What happened

Shares of Oscar Health (OSCR 0.74%) were skyrocketing 23.1% higher as of 11:14 a.m. ET on Friday. The big gain came after the company announced its 2022 full-year and fourth-quarter results following the market close on Thursday.

Oscar Health reported total revenue in the fourth quarter of $995.1 million. The result was roughly double the revenue generated in the prior-year period but fell short of the consensus revenue estimate of $1.18 billion. The technology-focused health insurer posted a Q4 net loss of $226.6 million, or $1.05 per share. This result was better than the net loss of $1.16 expected by analysts.

In addition, Oscar Health provided an outlook for full-year 2023. The company expects direct and assigned policy premiums of between $6.4 billion and $6.6 billion. It projects an InsuranceCo combined ratio (the sum of its medical loss ratio and administrative expense ratio) at or less than 100%. Oscar also thinks that it will deliver a "significantly improved" adjusted earnings before interest, taxes, depreciation, and amortization (EBITDA) loss of between $175 million and $75 million.

So what

Investors are especially encouraged that Oscar Health appears to be moving in the right direction toward profitability. The better-than-expected net loss in Q4 and the improved adjusted EBITDA guidance for 2023 are positive signs.
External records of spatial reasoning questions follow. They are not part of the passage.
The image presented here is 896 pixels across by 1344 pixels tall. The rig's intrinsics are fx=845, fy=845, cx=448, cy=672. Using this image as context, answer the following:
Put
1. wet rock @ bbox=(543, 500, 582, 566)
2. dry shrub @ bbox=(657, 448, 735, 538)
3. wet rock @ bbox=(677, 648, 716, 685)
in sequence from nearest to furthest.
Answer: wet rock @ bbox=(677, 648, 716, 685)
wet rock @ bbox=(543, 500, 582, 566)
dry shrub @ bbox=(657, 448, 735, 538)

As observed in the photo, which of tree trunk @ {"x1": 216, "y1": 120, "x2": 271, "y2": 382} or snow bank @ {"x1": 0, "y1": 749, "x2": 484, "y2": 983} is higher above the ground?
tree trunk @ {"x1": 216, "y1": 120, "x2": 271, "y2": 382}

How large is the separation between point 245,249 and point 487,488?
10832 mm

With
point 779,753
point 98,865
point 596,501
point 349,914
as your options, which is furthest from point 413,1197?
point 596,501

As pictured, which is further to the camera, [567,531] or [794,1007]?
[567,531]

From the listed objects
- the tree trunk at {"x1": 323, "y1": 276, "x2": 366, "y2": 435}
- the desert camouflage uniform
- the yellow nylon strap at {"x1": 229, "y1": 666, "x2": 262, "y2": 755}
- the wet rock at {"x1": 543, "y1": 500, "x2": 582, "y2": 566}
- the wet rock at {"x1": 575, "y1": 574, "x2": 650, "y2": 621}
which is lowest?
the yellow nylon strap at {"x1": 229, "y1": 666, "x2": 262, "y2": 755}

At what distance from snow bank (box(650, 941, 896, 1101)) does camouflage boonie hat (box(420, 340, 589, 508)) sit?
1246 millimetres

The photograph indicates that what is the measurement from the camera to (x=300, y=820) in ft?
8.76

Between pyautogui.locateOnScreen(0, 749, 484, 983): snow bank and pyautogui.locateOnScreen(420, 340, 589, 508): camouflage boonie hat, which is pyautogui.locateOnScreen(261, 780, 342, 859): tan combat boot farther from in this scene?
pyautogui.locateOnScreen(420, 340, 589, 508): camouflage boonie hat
It's also good news, though, that Oscar continues to grow its membership robustly. The company's total membership at the end of 2022 was over 1.15 million, up nearly 93% year over year.

Now what

Perhaps the most important thing to watch with Oscar Health is its combined ratio. The company's medical loss ratio is declining significantly, indicating that the gap between premiums received and members' medical costs is widening. Oscar's administrative expense ratio is also coming down, reflecting improved productivity.